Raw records
%%

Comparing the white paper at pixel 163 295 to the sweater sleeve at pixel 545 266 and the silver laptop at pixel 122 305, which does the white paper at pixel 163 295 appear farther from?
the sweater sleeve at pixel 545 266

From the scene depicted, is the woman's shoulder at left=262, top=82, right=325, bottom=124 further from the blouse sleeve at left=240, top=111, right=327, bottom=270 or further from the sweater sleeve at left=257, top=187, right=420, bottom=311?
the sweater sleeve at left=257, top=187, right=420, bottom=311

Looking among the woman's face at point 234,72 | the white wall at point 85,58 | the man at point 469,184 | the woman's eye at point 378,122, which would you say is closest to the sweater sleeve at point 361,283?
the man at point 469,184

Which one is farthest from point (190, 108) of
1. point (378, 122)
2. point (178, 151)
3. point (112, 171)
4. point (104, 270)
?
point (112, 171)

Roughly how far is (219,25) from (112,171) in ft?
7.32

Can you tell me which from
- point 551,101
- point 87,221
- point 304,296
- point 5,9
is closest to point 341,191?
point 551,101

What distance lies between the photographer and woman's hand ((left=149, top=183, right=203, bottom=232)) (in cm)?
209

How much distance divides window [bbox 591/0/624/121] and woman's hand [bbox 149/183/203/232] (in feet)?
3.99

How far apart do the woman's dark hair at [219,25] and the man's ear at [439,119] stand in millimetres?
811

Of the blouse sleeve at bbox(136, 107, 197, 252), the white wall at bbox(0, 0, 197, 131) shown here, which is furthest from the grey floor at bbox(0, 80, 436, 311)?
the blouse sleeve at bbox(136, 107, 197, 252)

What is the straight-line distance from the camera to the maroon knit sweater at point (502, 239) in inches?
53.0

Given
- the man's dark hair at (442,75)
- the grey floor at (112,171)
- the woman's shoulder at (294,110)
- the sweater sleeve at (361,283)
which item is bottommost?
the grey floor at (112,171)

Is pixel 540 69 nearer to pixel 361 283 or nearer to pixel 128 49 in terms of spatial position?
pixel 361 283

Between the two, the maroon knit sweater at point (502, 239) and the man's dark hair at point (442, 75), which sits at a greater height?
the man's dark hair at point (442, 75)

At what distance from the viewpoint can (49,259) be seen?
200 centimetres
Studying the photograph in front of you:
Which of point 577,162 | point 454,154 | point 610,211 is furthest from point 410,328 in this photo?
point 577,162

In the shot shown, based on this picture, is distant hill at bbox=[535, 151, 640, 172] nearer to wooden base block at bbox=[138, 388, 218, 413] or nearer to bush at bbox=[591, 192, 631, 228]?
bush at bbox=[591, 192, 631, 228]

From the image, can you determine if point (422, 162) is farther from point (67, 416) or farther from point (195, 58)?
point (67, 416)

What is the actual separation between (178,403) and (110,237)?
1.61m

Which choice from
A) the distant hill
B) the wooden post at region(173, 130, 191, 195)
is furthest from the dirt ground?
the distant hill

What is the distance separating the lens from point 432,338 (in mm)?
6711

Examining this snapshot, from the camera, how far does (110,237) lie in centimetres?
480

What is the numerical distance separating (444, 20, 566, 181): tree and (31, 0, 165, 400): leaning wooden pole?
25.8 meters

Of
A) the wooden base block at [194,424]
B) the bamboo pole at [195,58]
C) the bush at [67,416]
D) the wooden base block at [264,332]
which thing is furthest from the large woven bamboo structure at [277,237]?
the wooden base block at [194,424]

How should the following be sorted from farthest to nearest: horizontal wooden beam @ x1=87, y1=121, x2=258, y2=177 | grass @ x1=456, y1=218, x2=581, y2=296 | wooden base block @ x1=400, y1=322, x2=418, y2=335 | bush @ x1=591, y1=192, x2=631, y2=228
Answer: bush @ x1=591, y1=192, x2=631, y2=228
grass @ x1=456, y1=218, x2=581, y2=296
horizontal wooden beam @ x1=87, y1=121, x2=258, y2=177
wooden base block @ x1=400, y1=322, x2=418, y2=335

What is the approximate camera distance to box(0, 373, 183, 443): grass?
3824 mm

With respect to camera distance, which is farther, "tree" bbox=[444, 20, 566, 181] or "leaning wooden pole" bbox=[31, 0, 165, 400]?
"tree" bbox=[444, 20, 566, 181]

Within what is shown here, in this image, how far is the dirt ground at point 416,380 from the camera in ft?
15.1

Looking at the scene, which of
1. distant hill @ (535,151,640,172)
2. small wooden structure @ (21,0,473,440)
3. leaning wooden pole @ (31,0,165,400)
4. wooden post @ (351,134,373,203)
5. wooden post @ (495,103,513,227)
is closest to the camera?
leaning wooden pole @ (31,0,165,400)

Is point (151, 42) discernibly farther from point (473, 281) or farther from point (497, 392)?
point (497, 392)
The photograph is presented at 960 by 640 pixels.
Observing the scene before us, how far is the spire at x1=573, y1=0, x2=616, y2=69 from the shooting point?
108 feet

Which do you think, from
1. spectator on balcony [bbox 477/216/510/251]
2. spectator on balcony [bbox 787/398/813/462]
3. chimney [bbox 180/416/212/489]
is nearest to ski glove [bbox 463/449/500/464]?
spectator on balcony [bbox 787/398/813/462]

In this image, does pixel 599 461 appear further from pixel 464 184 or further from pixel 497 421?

%%

▸ **To do**
Edit the lines above so that "white wall" reads "pale wall" wherever it occurs, changing nothing else.

▸ **Result**
Comparing the white paper at pixel 163 295 to the sweater sleeve at pixel 545 266 and the silver laptop at pixel 122 305, which does the white paper at pixel 163 295 appear farther from?
the sweater sleeve at pixel 545 266

From the scene depicted, is the woman's shoulder at left=262, top=82, right=325, bottom=124 further from the blouse sleeve at left=240, top=111, right=327, bottom=270 or further from the sweater sleeve at left=257, top=187, right=420, bottom=311?
the sweater sleeve at left=257, top=187, right=420, bottom=311

Looking among the woman's face at point 234,72 | the pale wall at point 85,58 | the man at point 469,184 | the woman's eye at point 378,122, which would you say is closest to the sweater sleeve at point 361,283?
the man at point 469,184

Which one is farthest from point (190, 108) of
1. point (378, 122)
2. point (178, 151)
3. point (112, 171)
4. point (104, 270)
?
point (112, 171)

Roughly how far is (219,25) from (112,171) in ft?
7.32

Can you tell me which from
- point 551,101
- point 87,221
- point 304,296
- point 5,9
is closest to point 341,191?
point 551,101

What distance lies between the photographer and woman's hand ((left=149, top=183, right=203, bottom=232)) (in cm)?
209

How much distance divides window [bbox 591/0/624/121] and woman's hand [bbox 149/183/203/232] (in feet)?
3.99

How far apart do the woman's dark hair at [219,25] and the man's ear at [439,119] stand in millimetres?
811

Of the blouse sleeve at bbox(136, 107, 197, 252), the pale wall at bbox(0, 0, 197, 131) shown here, which is furthest from the grey floor at bbox(0, 80, 436, 311)?
the blouse sleeve at bbox(136, 107, 197, 252)

What is the straight-line distance from the camera to the maroon knit sweater at point (502, 239) in inches?
53.0

Given
- the man's dark hair at (442,75)
- the grey floor at (112,171)
- the woman's shoulder at (294,110)
- the sweater sleeve at (361,283)
which item is bottommost?
the grey floor at (112,171)

Is pixel 540 69 nearer to pixel 361 283 or nearer to pixel 128 49 in terms of spatial position?
pixel 361 283

Between the two, the maroon knit sweater at point (502, 239) and the man's dark hair at point (442, 75), which sits at a greater height?
the man's dark hair at point (442, 75)

At what distance from the viewpoint can (49,259) be seen?
200 centimetres
Studying the photograph in front of you:
Which of point 577,162 | point 454,154 | point 610,211 is furthest from point 410,328 in this photo?
point 577,162

In the shot shown, based on this picture, is distant hill at bbox=[535, 151, 640, 172] nearer to wooden base block at bbox=[138, 388, 218, 413] or nearer to bush at bbox=[591, 192, 631, 228]?
bush at bbox=[591, 192, 631, 228]

From the image, can you determine if point (422, 162) is farther from point (67, 416) or farther from point (195, 58)?
point (67, 416)

What is the actual separation between (178,403) and (110,237)?
1.61m

Which choice from
A) the distant hill
B) the wooden post at region(173, 130, 191, 195)
is furthest from the dirt ground?
the distant hill

What is the distance separating the lens from point 432,338 (in mm)?
6711

Examining this snapshot, from the camera, how far does (110,237) lie in centimetres?
480

What is the numerical distance separating (444, 20, 566, 181): tree and (31, 0, 165, 400): leaning wooden pole?
25.8 meters

Of
A) the wooden base block at [194,424]
B) the bamboo pole at [195,58]
C) the bush at [67,416]
D) the wooden base block at [264,332]
which thing is furthest from the large woven bamboo structure at [277,237]?
the wooden base block at [194,424]

How should the following be sorted from farthest to nearest: horizontal wooden beam @ x1=87, y1=121, x2=258, y2=177 | grass @ x1=456, y1=218, x2=581, y2=296 | wooden base block @ x1=400, y1=322, x2=418, y2=335 | bush @ x1=591, y1=192, x2=631, y2=228
Answer: bush @ x1=591, y1=192, x2=631, y2=228
grass @ x1=456, y1=218, x2=581, y2=296
horizontal wooden beam @ x1=87, y1=121, x2=258, y2=177
wooden base block @ x1=400, y1=322, x2=418, y2=335

What is the approximate camera distance to box(0, 373, 183, 443): grass?
3824 mm

With respect to camera distance, which is farther, "tree" bbox=[444, 20, 566, 181] or "leaning wooden pole" bbox=[31, 0, 165, 400]?
"tree" bbox=[444, 20, 566, 181]

Within what is shown here, in this image, how far is the dirt ground at point 416,380 from the camera in ft?
15.1

Looking at the scene, which of
1. distant hill @ (535,151,640,172)
2. small wooden structure @ (21,0,473,440)
3. leaning wooden pole @ (31,0,165,400)
4. wooden post @ (351,134,373,203)
5. wooden post @ (495,103,513,227)
is closest to the camera?
leaning wooden pole @ (31,0,165,400)

Is point (151, 42) discernibly farther from point (473, 281) or farther from point (497, 392)?
point (497, 392)
The photograph is presented at 960 by 640 pixels.
Observing the scene before us, how far is the spire at x1=573, y1=0, x2=616, y2=69 from the shooting point?
108 feet

Which do you think, from
1. spectator on balcony [bbox 477/216/510/251]
2. spectator on balcony [bbox 787/398/813/462]
3. chimney [bbox 180/416/212/489]
is nearest to ski glove [bbox 463/449/500/464]?
spectator on balcony [bbox 787/398/813/462]

In this image, does pixel 599 461 appear further from pixel 464 184 or further from pixel 497 421?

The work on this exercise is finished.